# start of INFORMATION GIVEN

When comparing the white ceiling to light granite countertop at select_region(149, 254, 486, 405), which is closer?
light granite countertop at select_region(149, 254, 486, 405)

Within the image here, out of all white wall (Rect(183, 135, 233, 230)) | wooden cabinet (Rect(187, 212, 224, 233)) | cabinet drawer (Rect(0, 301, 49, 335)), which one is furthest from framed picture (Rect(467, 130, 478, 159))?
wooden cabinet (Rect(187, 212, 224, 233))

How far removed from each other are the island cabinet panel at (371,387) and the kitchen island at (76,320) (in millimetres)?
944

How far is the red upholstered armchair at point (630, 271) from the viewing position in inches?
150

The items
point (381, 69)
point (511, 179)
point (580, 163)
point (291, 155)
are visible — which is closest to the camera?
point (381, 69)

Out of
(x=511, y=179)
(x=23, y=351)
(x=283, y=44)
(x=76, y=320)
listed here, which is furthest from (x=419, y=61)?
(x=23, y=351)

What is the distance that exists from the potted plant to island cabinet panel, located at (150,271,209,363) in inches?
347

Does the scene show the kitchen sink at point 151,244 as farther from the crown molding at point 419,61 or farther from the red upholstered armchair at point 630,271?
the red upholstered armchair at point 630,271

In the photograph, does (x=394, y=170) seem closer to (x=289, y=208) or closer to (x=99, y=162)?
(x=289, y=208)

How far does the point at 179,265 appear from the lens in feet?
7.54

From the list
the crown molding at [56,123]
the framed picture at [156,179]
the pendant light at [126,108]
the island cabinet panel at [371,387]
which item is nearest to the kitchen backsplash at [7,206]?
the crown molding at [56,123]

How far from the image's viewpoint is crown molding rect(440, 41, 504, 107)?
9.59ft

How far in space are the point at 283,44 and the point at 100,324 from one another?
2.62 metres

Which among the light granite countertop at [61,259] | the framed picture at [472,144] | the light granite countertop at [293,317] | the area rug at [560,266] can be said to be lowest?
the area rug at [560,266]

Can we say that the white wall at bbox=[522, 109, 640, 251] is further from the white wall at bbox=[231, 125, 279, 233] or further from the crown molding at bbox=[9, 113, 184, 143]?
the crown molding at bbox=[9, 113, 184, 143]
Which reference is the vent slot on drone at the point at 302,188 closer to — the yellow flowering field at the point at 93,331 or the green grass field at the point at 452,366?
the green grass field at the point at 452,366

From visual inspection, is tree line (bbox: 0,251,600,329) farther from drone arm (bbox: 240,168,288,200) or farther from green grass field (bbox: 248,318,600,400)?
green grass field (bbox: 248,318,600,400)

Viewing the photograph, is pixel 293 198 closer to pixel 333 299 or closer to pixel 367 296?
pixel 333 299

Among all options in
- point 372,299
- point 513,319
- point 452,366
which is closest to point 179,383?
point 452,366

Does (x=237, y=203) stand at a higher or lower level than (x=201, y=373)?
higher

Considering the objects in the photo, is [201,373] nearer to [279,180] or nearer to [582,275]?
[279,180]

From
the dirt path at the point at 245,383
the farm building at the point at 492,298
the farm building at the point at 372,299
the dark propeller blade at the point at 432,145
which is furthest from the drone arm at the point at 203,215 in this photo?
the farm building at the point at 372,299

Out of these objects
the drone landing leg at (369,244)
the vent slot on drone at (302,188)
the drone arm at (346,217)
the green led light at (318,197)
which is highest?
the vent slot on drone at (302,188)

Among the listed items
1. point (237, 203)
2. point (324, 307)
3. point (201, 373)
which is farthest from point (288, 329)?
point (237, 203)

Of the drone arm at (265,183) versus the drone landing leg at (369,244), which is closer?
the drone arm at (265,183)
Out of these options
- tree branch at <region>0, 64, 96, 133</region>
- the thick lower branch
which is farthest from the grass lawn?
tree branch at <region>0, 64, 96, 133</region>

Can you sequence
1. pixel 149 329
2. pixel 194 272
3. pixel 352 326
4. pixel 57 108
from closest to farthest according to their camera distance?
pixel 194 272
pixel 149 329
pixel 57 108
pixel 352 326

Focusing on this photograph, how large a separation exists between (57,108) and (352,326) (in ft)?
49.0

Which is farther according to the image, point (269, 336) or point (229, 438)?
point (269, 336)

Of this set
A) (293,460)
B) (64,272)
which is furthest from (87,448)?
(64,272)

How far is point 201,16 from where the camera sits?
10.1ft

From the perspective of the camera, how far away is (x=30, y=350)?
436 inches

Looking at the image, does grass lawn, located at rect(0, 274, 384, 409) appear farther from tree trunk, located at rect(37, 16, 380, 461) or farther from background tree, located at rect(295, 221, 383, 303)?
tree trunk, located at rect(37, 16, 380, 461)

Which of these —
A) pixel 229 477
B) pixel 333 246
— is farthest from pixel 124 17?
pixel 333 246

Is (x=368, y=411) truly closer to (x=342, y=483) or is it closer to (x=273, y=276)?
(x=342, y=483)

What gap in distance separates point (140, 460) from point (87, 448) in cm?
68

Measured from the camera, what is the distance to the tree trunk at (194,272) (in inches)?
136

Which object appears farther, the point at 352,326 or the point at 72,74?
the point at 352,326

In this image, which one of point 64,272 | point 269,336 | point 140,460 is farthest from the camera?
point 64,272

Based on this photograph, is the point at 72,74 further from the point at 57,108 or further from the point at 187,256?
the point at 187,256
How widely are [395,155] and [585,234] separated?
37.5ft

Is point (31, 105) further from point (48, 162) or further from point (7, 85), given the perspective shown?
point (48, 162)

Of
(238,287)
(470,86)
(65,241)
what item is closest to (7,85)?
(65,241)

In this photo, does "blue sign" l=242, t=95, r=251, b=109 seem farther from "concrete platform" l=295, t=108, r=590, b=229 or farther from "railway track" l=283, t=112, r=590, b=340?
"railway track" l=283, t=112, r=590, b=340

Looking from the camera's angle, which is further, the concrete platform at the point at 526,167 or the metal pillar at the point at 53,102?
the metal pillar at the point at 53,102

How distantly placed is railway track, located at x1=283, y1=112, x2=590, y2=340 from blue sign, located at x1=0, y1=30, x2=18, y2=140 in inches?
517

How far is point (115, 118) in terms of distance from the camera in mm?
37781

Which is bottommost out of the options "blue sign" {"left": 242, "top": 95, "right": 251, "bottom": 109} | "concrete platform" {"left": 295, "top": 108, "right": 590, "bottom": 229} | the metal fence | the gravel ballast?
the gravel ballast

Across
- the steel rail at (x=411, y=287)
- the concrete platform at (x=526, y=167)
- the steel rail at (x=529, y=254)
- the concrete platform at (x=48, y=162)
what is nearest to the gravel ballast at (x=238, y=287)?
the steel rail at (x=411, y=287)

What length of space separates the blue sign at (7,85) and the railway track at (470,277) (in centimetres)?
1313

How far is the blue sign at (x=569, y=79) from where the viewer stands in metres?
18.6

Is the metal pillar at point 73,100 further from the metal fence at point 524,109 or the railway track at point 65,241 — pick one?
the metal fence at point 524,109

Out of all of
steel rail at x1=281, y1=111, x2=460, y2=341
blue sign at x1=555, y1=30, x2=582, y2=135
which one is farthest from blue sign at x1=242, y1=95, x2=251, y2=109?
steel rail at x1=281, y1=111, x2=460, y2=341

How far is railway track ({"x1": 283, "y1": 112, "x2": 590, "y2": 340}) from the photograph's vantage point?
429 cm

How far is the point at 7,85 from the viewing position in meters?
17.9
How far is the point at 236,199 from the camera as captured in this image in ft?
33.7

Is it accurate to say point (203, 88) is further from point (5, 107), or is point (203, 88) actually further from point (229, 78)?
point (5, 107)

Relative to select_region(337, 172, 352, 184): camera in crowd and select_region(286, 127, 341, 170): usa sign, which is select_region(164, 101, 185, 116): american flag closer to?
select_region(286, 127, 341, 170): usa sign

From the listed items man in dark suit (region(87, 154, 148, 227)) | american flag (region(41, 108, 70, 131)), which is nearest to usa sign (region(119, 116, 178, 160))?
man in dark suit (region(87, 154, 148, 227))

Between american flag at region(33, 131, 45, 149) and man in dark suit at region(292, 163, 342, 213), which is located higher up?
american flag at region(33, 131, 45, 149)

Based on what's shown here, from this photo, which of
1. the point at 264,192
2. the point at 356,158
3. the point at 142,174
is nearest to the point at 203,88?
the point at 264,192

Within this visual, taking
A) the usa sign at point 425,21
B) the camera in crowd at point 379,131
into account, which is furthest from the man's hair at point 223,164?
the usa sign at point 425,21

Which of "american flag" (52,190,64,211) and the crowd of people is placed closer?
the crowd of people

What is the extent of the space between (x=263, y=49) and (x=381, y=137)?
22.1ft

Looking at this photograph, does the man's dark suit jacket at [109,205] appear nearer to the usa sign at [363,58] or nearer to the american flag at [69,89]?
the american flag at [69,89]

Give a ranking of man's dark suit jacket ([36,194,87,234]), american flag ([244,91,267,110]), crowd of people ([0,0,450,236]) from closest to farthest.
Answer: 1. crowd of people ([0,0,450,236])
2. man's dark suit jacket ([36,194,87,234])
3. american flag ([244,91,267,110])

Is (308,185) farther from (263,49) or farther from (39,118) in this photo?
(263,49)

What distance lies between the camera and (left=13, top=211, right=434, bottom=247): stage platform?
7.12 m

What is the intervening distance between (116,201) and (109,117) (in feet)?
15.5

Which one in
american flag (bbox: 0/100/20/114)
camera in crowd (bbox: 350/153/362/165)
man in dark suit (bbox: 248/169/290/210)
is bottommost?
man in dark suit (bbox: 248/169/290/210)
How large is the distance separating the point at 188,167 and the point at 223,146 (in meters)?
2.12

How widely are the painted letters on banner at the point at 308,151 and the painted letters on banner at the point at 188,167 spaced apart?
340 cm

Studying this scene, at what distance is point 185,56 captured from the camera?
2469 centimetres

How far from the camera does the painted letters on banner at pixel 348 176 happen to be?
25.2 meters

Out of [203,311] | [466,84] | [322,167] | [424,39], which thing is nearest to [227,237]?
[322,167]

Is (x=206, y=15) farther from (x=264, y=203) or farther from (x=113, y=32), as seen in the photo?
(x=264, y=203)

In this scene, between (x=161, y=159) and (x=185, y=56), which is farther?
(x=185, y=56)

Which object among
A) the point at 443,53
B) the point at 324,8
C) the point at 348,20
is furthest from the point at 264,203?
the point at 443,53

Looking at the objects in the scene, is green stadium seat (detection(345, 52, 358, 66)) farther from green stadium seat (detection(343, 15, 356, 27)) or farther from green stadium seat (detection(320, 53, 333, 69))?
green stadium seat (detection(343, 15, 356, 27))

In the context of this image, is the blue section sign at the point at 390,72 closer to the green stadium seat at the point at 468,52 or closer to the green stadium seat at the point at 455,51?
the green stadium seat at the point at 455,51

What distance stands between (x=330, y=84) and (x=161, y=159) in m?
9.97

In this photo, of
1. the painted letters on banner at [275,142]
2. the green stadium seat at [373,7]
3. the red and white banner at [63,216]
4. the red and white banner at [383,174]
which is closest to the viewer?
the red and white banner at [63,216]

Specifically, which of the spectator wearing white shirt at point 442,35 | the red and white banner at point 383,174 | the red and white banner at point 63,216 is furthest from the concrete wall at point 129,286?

# end of INFORMATION GIVEN

DIRECTIONS:
Look above for the line containing "Looking at the objects"; copy from it through the last line, exactly, and nothing more.

RESPONSE TO THE EXERCISE:
Looking at the objects in the scene, is green stadium seat (detection(345, 52, 358, 66)) farther from green stadium seat (detection(343, 15, 356, 27)) or farther from green stadium seat (detection(320, 53, 333, 69))?
green stadium seat (detection(343, 15, 356, 27))

In the context of this image, is the blue section sign at the point at 390,72 closer to the green stadium seat at the point at 468,52 or closer to the green stadium seat at the point at 455,51?
the green stadium seat at the point at 455,51

What distance stands between (x=330, y=84) and (x=161, y=159) in m?
9.97

In this photo, of
1. the painted letters on banner at [275,142]
2. the green stadium seat at [373,7]
3. the red and white banner at [63,216]
4. the red and white banner at [383,174]
which is closest to the viewer?
the red and white banner at [63,216]

Specifically, which of the spectator wearing white shirt at point 442,35 | the red and white banner at point 383,174 | the red and white banner at point 63,216 is furthest from the concrete wall at point 129,286?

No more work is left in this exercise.